Jakarta, tahun 2006
"Nggak bisa gitu dong, Bu! Saya nggak terima!"
Suara Gala terdengar meninggi pada seorang wanita berusia 40an yang kini berdiri di depannya dan menatapnya datar.
Keputusan Bu Rosa sepertinya tidak bisa diganggu gugat. Tapi Gala tetap tidak terima.
"Saya udah persiapan dari bulan lalu, Bu!" Gala menolak keras. Dalam hatinya, dialah yang seharusnya dikirim mewakili sekolah dalam kompetisi Gitaris Solo SMA sekota Jakarta.
Dia sudah banyak berlatih, masuk klub gitaris, mendatangkan tutor Gitaris handal, dan main gitar setiap hari. Tapi kenapa di mata Bu Rosa, dia tetap tidak lebih baik?
"Gemma Aruna Fransius dari kelas 3 IPS yang akan bertanding di kompetisi itu, bukan kamu. Lagian, siapa suruh kamu persiapan? Bulan lalu saya belum memutuskan siapa yang akan maju, 'kan?"
Gala maju selangkah dan menatap Rosa dengan sengit. Ambisinya tak bisa dibendung. Dia tidak mau kalah sekarang tanpa melawan.
"Nggak. Saya yakin, Bu Rosa pasti sengaja, 'kan, bikin saya nggak bisa ikut kompetisi itu?! Saya ini kelas 3, Bu. Ini tahun terakhir saya bisa bertanding. Saya pasti menang!"
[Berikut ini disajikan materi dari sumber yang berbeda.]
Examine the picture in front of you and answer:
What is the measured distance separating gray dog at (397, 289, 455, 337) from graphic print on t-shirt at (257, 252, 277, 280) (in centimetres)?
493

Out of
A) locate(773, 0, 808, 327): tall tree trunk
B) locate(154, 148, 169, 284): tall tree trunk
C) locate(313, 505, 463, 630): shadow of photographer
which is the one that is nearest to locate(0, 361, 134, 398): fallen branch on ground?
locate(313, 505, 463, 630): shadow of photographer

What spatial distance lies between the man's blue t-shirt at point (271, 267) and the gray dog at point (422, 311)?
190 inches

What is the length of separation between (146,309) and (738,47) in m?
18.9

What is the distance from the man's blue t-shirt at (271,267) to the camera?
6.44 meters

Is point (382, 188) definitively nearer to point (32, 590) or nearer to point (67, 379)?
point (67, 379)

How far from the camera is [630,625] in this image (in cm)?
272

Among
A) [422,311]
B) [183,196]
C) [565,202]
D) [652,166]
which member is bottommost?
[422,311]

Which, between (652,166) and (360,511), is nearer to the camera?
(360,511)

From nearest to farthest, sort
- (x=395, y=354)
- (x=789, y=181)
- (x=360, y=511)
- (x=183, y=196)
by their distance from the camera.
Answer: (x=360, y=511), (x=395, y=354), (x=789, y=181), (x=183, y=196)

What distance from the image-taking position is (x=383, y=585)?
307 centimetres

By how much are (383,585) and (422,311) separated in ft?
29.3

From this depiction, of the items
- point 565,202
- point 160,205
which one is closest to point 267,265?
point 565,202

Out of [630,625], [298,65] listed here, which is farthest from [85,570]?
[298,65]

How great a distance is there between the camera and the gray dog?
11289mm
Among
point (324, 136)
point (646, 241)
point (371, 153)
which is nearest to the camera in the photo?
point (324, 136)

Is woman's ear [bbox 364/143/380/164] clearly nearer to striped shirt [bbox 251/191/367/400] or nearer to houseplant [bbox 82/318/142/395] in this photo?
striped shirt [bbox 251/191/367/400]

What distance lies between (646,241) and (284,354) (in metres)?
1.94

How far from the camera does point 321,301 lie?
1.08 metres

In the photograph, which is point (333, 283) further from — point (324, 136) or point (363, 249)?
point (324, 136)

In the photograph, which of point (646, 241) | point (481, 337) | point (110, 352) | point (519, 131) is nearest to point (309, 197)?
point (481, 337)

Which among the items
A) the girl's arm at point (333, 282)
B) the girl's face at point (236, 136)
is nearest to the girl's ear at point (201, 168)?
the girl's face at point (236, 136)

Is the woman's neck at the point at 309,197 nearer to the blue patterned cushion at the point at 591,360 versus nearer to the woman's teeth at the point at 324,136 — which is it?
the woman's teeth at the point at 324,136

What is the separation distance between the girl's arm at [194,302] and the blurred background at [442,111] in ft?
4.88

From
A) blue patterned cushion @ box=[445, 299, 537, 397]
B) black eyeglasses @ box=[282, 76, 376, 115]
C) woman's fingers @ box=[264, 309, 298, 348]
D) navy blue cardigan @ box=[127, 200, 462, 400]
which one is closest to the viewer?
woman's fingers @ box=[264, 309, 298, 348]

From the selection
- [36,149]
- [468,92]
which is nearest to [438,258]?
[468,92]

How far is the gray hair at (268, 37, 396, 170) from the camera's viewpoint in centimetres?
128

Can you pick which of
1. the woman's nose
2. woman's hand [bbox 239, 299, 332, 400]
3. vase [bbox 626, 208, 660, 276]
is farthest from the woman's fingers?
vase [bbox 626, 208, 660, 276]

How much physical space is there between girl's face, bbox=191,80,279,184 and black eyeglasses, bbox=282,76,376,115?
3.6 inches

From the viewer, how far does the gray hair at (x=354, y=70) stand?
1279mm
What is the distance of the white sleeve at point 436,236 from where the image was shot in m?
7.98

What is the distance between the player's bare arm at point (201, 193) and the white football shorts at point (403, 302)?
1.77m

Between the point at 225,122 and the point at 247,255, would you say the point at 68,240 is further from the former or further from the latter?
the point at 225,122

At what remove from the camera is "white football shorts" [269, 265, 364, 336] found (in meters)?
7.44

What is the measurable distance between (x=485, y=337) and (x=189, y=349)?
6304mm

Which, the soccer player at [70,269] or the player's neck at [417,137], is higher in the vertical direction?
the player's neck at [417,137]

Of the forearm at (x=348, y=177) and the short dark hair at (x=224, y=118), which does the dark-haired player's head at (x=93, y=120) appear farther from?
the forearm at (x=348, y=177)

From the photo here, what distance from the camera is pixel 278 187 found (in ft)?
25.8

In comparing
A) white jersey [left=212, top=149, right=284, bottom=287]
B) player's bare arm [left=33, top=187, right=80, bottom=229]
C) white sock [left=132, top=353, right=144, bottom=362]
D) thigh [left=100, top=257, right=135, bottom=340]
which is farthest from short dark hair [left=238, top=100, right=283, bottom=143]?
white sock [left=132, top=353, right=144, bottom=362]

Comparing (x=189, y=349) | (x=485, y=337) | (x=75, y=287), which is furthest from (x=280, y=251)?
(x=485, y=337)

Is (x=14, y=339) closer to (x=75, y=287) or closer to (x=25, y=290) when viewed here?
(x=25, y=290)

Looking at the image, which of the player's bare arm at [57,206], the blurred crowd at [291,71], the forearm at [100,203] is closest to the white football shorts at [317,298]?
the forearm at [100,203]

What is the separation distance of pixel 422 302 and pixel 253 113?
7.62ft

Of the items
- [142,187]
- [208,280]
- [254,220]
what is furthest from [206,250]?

"Kamu memang udah sering menang." Perawan tua berambut keriting, bertubuh bongsor dan gigi kelinci itu mendesah bosan. "Kamu aja nyetem gitar masih pake guitar tuner. Ngerti 'kan bedanya kamu sama Gemma di mana?"
“Hanya karena Gemma itu punya telinga peka, bukan berarti cara dia bermain lebih baik dari saya!”
“Ini sudah diputuskan ya, Gala. Lagi pula, kamu sudah sering ikut kompetisi semacam ini. Berilah kesempatan pada orang lain. Lebih baik kamu fokus untuk ujian akhir.”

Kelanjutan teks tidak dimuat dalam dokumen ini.